HAMLET is not, generally, a play that is noted for its comic potential.

So it could only have been a writer with the imaginative genius of Tom Stoppard who could take the minor, and not particularly likeable, characters of Rosencrantz and Guildenstern from the Shakespeare original and recreate them in a setting that is simultaneously surreal, hilarious and tragic.

The play has some of the quickest, funniest dialogue you are ever likely to hear in a theatre - remember that Stoppard's later opus includes the screenplay for the hit comedy Shakespeare in Love - and, as the lead characters, Leigh Symonds and Graeme Hawley create such perfect timing and chemistry that it is hard for the audience not to feel bad about their inevitable fate.

But as exceptional as the pair are - and they are laugh-out-loud funny - they are matched equally by the almost demoniac Michael Jenn as the Player.

And here is a secret about Rosencrantz and Guildenstern - for while Stoppard may be legendary for his wordplay, his physical humour is much less remarked upon.
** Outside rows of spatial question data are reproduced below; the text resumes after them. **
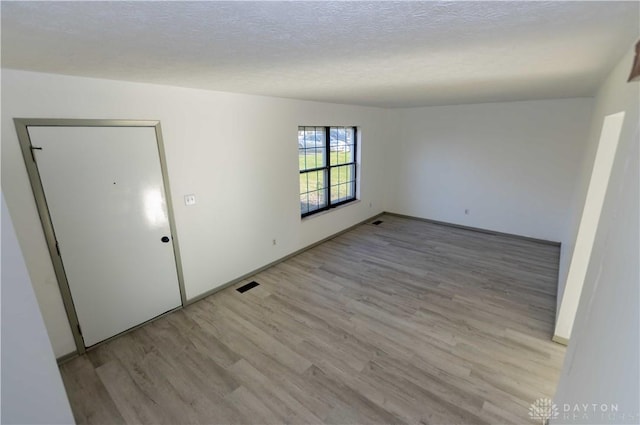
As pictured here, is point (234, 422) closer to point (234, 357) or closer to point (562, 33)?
point (234, 357)

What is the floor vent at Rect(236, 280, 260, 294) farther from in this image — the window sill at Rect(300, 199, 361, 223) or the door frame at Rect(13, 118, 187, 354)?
the door frame at Rect(13, 118, 187, 354)

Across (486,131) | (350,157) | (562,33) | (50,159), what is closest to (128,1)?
(562,33)

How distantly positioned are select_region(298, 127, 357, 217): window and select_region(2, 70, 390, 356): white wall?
0.80 ft

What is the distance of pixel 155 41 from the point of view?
151cm

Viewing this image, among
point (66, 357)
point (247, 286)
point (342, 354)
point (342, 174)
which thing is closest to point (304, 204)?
point (342, 174)

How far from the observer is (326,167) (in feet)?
17.9

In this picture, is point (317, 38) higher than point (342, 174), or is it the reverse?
point (317, 38)

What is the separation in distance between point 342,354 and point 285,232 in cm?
231

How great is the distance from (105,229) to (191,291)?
122cm

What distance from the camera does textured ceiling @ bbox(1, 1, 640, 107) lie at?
3.70 feet

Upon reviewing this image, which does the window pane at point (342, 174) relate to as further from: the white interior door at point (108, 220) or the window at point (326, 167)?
the white interior door at point (108, 220)

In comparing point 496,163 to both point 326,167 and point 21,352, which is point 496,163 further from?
point 21,352

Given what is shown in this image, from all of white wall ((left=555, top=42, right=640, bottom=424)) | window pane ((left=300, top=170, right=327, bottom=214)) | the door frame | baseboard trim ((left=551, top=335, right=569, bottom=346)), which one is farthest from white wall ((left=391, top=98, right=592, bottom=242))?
the door frame

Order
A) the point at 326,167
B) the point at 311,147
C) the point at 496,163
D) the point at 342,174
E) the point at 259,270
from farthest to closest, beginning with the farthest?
1. the point at 342,174
2. the point at 496,163
3. the point at 326,167
4. the point at 311,147
5. the point at 259,270
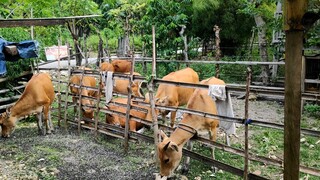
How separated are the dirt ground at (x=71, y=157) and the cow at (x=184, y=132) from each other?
0.78 m

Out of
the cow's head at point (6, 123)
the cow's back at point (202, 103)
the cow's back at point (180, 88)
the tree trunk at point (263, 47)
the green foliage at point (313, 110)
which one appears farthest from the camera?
the tree trunk at point (263, 47)

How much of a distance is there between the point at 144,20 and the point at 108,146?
7.34 meters

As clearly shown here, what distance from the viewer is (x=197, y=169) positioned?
6.08m

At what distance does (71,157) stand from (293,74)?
600 centimetres

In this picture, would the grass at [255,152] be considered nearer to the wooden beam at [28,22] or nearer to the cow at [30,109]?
the cow at [30,109]

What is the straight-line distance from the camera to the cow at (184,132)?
5.17 meters

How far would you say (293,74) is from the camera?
1.76 m

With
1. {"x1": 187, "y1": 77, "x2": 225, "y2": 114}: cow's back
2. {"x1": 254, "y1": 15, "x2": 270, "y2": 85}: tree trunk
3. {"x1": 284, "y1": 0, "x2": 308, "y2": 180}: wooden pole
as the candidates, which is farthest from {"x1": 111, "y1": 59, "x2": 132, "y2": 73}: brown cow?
{"x1": 284, "y1": 0, "x2": 308, "y2": 180}: wooden pole

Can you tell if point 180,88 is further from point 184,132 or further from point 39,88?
point 39,88

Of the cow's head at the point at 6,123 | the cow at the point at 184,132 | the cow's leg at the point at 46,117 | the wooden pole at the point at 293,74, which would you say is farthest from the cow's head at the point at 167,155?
the cow's head at the point at 6,123

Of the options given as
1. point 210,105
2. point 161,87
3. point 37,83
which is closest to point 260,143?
point 210,105

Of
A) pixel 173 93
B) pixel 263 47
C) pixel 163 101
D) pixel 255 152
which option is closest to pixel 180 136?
pixel 255 152

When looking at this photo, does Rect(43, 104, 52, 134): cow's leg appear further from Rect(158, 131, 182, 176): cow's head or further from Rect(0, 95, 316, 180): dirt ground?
Rect(158, 131, 182, 176): cow's head

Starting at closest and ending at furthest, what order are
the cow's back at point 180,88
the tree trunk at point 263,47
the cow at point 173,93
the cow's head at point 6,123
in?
the cow at point 173,93
the cow's back at point 180,88
the cow's head at point 6,123
the tree trunk at point 263,47
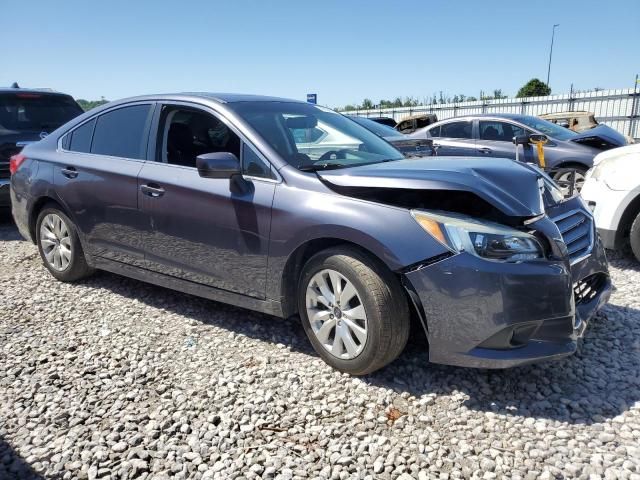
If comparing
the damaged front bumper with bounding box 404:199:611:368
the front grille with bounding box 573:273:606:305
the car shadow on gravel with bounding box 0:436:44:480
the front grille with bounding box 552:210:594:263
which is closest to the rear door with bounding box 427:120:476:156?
the front grille with bounding box 552:210:594:263

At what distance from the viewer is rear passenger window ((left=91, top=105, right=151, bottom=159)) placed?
4.04 meters

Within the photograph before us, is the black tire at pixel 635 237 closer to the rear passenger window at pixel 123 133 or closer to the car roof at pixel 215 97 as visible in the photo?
the car roof at pixel 215 97

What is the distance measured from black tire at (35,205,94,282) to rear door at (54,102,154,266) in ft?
0.55

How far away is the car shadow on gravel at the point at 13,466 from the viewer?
2.32 meters

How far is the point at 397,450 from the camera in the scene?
95.2 inches

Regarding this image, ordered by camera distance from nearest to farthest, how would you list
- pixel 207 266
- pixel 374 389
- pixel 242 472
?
pixel 242 472, pixel 374 389, pixel 207 266

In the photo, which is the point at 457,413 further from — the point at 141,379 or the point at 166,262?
the point at 166,262

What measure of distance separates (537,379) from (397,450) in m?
1.07

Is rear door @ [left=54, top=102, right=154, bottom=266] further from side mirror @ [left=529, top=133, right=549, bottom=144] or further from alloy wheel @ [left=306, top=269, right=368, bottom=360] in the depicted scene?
side mirror @ [left=529, top=133, right=549, bottom=144]

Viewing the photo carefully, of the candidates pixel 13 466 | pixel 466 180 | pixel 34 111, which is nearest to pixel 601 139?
pixel 466 180

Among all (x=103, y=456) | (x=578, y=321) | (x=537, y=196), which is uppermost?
(x=537, y=196)

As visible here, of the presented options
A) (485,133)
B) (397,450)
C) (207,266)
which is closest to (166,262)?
(207,266)

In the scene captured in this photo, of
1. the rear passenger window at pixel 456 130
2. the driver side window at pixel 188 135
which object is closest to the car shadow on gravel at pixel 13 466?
the driver side window at pixel 188 135

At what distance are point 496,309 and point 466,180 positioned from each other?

But watching the players leap from rhetoric to rapine to gory death ("Blood is compulsory," says the Player) the audience is caught up in the hysterical swell of energy.

Tempering the comic action is Phil Rowson, brooding as Hamlet himself, Andonis Anthony as Claudius, Meriel Scholfield as Gertrude and Ruth Westley as Ophelia.

But while Rowson has definite charisma, there is no doubt that the play belongs to the player company, and to our two hapless heroes.